Illegal gun blinded hunter Shooter was barred from having firearm

MIFFLINBURG A Mifflinburg man who shot and blinded a high school assistant football coach while turkey hunting was barred from having a firearm because of a prior drug conviction, a Pennsylvania Game Commission spokesman said Wednesday.

Leroy Allen Miller, 42, has been in jail since May 2 after Union County officials revoked his probation for illegally possessing a firearm when he shot Michael Hobbins, of New Berlin, in Limestone Township.

Tuesday evening, the Game Commission filed a felony firearms charge, as well as two game law violations against Miller. The firearms charge carries a maximum penalty of up to two years in prison, said Game Commission spokesman Jerry Feaser. The charges come a week-and-a-half after Hobbins was seriously injured when Miller shot him in the chest and face with a 12-guage shotgun containing No. 4 shot. Feaser said that after firing his shotgun, Miller unloaded the weapon and walked over to the spot where he discovered Hobbins.

Feaser said the investigation was completed relatively quickly because, by happenstance, Game Commission officer Dirk Remensnyder was only a minute or two away from the scene when the shooting was reported.

In many cases, the Game Commission is not immediately notified, which slows the investigation. In this case, Rememsnyder arrived to find numerous witnesses who were still at the scene. Charges may have come more quickly, but investigators had to confirm that Miller was barred from having a firearm due to his prior conviction in New York State, Feaser said.

The Game Commission's investigation determined that Miller had set up in an area where he had seen turkeys. After hearing a noise and seeing a flash of color he mistook for a turkey, he fired, investigators said.

Hobbins' wife, Terry, has said her husband was reaching for an orange vest when he was shot.

Feaser said that in Pennsylvania there is no system in place that would allow the Game Commission to determine if a person seeking a hunting license was barred from possessing a firearm. For instance, a convicted felon may be able to hunt using a crossbow, if he or she has permission from the probation department.
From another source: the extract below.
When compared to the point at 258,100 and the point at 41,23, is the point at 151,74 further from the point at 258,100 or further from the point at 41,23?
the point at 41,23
In addition to the firearms violation, Miller was charged with shooting at or causing injury to another person, a misdemeanor that carries a maximum penalty of $2,500 fine and six months in jail. He was also cited for failing to properly display his hunting license, a summary violation that comes with a $25 fine.

Union County probation chief Scott Lizardi said Miller has been under the county's supervision since March 30, 2009, when he was sentenced to 60 months of intermediate punishment followed by a consecutive 12 months of probation on a driving under the influence of alcohol conviction.

Prior to that offense, Miller had been convicted in New York State of felony drug possession with the intent to deliver.

Lizardi was unable to provide many details, citing the ongoing investigation.

However, he said that as a convicted felon, Miller was well aware he was not allowed to possess a firearm. "Anyone can get their hands on an illegal firearm," Lizardi said.